++++ 読む文章 ++++

写真左よりレコチョク代表取締役社長・板橋徹氏、NexTone代表取締役CEO・阿南雅浩氏
著作権を保有していない2社だからできること、その可能性
エッグス が運営するインディーズ音楽プラットフォーム「Eggs」は、これまで約3万組以上のアーティスト登録があり、すでに約2700組がメジャーからリリースしている。こうした次世代アーティストへのサポート には、NexTone側にも大きなメリットがある。インディーズで活動し始めたアーティストへの活動支援を早期にすることで、著作権管理やその他サポートが必要なことをレコチョクとNexToneへ相談し、任せてくれるアーティストの増加にもつながるというわけだ。
NexTone・阿南雅浩氏
一方で、NexToneは今の時代に合った著作権管理を目的にし、正確性と公平性、透明性を持った管理で「権利者から選ばれる」管理会社を標榜している。「権利」はあくまでもクリエイターなどの著作権者にあり、NexToneは保有しない。

++++

**やること A:**
レコチョクとNexToneについての文章で、NexToneの管理が持つとされている性質をすべて挙げてください。
**やること B:**
レコチョクとNexToneについての文章を2文でまとめてください。
**やること C:**
レコチョクとNexToneについての文章の続きを書いてください。

++++ 集めたデータ ++++

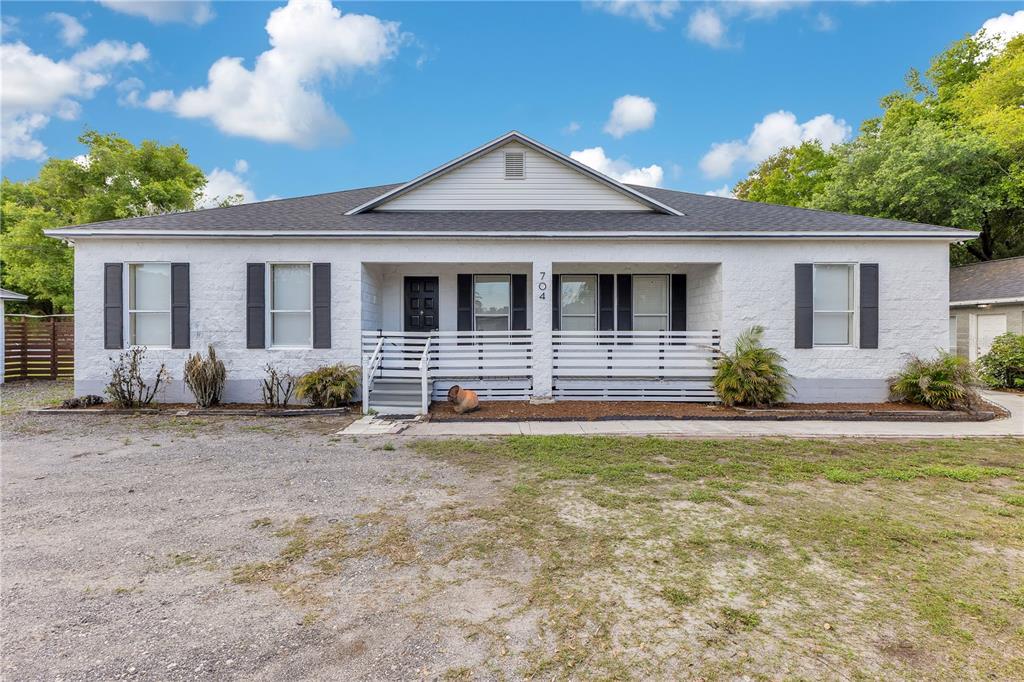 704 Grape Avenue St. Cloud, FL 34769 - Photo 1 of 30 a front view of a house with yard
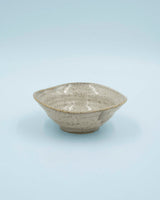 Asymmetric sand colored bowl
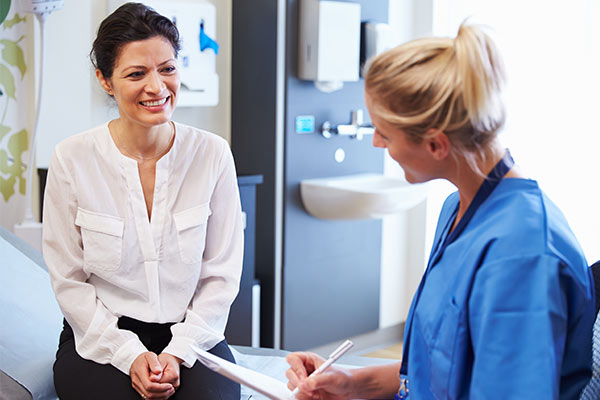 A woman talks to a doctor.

++++

**答え A:**
正確性、公平性、透明性

**答え B:**
インディーズ音楽プラットフォーム「Eggs」には約3万組以上のアーティストが登録しており、早い段階から活動を支えることで、レコチョクとNexToneに著作権管理などを任せるアーティストが増えることにつながる。NexToneは正確性と公平性、透明性を持った管理で「権利者から選ばれる」管理会社を掲げており、権利は著作権者にあって自らは保有しない。

**答え C:**
旧来のシステムと、新たなシステムと…そのどちらにも強みがあり、選択はアーティストに委ねられる。新旧さまざまな業態が生まれ切磋琢磨していくことは、より音楽業界が良い方向へ進むためのエンジンとなり得る。
街から音楽が消えた?「だからこそ権利関係の環境整備をしっかりしていなければならない」
レコチョク・板橋徹氏
続けて「70~80年代のシティポップの再ブームやアーティスト・楽曲の新たなヒット創出など、ビジネスチャンスは非常に増えていると感じます。レコチョクがNexToneとタッグを組むことで、アーティストにとっても音楽市場にとっても新しい可能性が生まれるのではないかと考えています」と展望を明かす。
「レコチョクは個人向けだけではなく、法人向けの音楽配信サービスも展開しています。カラオケや結婚式場、飲食店等の店舗での音楽・動画利用において、権利者への最適な分配と利便性向上を両軸で実現するため、パートナー企業とともに、Win-Winのビジネスモデルを構築し環境を整備してきました。そういったビジネスモデルもNexToneとの資本業務提携により加速度的に展開していくことができると、より音楽市場の活性化に貢献できると考えている」(板橋氏)
さらには、スマホの普及により、ゲーム、SNS、サブスク映画・ドラマの台頭で、人間一人あたりの可処分時間の奪い合いになり、音楽も「エンタメの消費時間の取り合い」に巻き込まれた。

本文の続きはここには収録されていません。